== ACTION ITEM ==
Pull every line of the entries that has the word "across".

□ □ □

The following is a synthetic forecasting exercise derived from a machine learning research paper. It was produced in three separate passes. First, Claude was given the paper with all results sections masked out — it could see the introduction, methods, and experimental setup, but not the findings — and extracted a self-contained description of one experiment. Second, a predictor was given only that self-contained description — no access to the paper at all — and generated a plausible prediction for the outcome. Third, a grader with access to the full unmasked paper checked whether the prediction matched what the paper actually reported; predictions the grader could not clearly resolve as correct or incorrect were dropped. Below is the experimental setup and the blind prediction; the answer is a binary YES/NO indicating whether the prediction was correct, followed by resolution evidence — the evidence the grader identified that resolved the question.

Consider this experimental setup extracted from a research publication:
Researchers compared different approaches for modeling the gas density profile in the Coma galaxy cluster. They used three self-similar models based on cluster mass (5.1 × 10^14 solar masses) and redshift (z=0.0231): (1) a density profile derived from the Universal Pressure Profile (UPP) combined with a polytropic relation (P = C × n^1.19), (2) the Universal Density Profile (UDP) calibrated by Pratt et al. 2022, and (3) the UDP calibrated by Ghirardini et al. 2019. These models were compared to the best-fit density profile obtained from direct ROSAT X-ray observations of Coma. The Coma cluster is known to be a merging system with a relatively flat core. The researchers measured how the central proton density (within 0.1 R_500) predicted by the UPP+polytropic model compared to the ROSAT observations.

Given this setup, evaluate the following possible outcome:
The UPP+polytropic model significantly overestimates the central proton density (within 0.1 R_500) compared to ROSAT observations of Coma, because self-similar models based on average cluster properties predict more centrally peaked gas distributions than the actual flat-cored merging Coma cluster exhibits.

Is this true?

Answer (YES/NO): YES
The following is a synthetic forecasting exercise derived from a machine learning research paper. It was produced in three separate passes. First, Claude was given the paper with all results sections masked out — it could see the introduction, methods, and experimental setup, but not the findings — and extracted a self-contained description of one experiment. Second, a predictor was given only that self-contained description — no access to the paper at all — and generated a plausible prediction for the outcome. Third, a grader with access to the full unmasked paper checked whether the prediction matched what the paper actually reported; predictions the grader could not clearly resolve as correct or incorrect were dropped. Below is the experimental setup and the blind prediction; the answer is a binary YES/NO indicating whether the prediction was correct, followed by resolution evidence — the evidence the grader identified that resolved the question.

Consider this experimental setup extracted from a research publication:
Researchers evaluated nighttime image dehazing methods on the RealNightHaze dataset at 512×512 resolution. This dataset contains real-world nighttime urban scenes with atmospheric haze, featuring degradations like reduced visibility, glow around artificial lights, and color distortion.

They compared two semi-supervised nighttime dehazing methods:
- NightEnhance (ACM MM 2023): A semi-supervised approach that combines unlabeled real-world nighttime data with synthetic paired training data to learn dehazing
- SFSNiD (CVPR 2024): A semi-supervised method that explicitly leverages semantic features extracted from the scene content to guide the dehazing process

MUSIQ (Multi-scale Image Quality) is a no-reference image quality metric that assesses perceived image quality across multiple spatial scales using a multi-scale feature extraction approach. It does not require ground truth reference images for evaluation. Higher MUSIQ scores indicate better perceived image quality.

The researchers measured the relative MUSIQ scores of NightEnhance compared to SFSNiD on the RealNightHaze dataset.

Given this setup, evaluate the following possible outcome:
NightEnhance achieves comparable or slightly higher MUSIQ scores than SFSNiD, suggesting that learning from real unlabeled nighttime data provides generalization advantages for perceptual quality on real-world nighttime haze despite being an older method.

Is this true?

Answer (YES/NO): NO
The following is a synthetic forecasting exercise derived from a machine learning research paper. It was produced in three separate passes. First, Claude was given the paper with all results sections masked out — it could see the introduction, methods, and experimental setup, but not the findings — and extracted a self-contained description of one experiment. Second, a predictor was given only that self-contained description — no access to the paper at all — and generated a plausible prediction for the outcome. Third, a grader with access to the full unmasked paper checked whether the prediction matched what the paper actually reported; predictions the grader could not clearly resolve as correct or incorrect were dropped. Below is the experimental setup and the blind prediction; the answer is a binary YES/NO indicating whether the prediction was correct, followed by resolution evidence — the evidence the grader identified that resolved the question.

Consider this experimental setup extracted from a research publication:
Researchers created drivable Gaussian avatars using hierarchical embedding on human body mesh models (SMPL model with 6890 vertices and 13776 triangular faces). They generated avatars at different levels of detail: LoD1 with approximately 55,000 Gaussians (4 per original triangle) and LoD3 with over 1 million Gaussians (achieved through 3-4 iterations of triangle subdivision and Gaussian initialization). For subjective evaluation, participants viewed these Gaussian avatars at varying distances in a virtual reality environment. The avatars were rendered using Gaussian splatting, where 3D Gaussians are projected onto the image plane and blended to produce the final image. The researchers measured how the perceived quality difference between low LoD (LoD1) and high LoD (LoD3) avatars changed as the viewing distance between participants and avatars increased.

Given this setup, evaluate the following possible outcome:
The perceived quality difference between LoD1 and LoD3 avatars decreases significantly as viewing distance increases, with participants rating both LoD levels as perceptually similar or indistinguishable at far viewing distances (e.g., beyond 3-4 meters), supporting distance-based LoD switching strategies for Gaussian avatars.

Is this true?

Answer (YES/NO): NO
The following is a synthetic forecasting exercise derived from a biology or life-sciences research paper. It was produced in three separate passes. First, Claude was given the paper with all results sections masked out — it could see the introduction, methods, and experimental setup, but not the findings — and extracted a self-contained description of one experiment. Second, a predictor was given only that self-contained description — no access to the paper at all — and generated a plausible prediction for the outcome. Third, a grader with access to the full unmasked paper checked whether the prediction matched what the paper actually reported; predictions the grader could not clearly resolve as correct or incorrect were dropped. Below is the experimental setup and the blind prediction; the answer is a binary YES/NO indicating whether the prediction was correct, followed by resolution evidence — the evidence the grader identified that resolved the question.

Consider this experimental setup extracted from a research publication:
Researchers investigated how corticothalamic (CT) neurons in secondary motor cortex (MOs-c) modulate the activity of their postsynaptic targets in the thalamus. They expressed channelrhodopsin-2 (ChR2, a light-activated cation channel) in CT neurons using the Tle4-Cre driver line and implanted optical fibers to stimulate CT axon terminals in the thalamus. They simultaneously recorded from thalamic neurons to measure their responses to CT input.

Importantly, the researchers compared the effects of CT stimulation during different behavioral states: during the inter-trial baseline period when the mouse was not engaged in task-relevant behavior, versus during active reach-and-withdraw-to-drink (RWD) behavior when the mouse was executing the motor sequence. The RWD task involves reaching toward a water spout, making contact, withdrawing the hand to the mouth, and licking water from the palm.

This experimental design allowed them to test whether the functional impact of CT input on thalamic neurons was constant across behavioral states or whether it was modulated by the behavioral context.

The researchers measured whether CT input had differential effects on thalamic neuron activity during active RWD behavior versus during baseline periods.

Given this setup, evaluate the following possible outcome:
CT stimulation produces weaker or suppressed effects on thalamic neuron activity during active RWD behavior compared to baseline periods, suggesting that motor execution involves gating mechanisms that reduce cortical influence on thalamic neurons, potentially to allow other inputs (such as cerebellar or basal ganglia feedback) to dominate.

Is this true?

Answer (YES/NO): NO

□ □ □

== ANSWER TO THE EXERCISE ==
MUSIQ (Multi-scale Image Quality) is a no-reference image quality metric that assesses perceived image quality across multiple spatial scales using a multi-scale feature extraction approach. It does not require ground truth reference images for evaluation. Higher MUSIQ scores indicate better perceived image quality.
This experimental design allowed them to test whether the functional impact of CT input on thalamic neurons was constant across behavioral states or whether it was modulated by the behavioral context.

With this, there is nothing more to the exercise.